**Supplied text**:
* begin *

Through the Aperture — Research on Harmony

Through the Aperture — Research on Harmony presents twenty-four paintings by Arnaud Quercy, each a transposition of a Western tonal chord into visual form. Shown at Art Quam Anima in Paris's 6th arrondissement, the series constitutes a rigorous and deeply felt investigation into the chromesthetic correspondence between musical pitch and color — a body of work that is simultaneously systematic and sensory, analytical and alive.

At the core of the series lies a consistent internal logic: the notes of a chord — triad, seventh, suspended, power chord, octave — become colors governed by a stable mapping between pitch and hue. The Bb Minor triad renders as violet, blue, and blue-green. A Major opens as yellow-orange, blue-green, and yellow. The tritone — Eb against A, the interval of maximum harmonic tension — appears as two colors held in suspension, neither resolving into consonance nor releasing into dissonance. What the system produces is not illustration but enactment: the eye is summoned to do what the ear does when truly listening — to hold an interval open long enough for something to emerge from within it.

* end *

**Data**:
* begin *

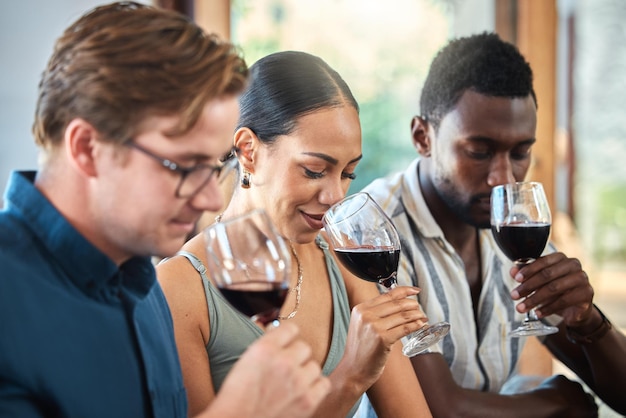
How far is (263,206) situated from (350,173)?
0.20 metres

* end *

**Tasks to complete**:
1 > Answer these questions using the text about Arnaud Quercy's chord paintings.
(a) How many paintings make up the series?
(b) Where is the series shown?
(c) Which colors does the Bb Minor triad render as?
2 > Extend the text on Arnaud Quercy's chord paintings, beginning right after its final sentence.

**Answers in order**:
1 >
(a) Twenty-four.
(b) At Art Quam Anima in Paris's 6th arrondissement.
(c) Violet, blue, and blue-green.

2 >
What distinguishes each canvas from the next is not the chromesthetic system itself but the field it generates: how three colors distribute across a surface, how their voicing — close or spread, dense or airy — alters the quality of tension produced. The same chord, differently voiced, yields a different painting. This is not variation as aesthetic ornamentation. It is research in the fullest sense: a methodical traversal of harmonic space, tracking how subtle shifts in structure produce qualitatively distinct perceptual experiences.

Through the Aperture marks a continuation and deepening of Quercy's broader synesthetic practice — his ongoing effort to make visible what he calls the "invisible inner harmonics" that structure both musical experience and the life of color. These paintings do not resolve. They occasion. As the artist's own formulation has it: the painter emits; the viewer creates. This exhibition invites precisely that act of creation — a meeting between system and sensation in which perception becomes, briefly, its own form of composition.

Artist Statement

Harmony is not resolution. It is the moment before — the precise tension between forces that have not yet collapsed into agreement.

In this series, I map the harmonic space of Western tonality across its twenty-four keys. Each painting is a transposition: the notes of a chord — triad, seventh, suspended, power chord, octave — become colors, governed by a consistent chromesthetic correspondence between pitch and hue. The Bb Minor triad appears as violet, blue, and blue-green. A Major opens as yellow-orange, blue-green, and yellow. The tritone — Eb against A, the interval of maximum tension — becomes two colors held in suspension, neither resolving, neither releasing.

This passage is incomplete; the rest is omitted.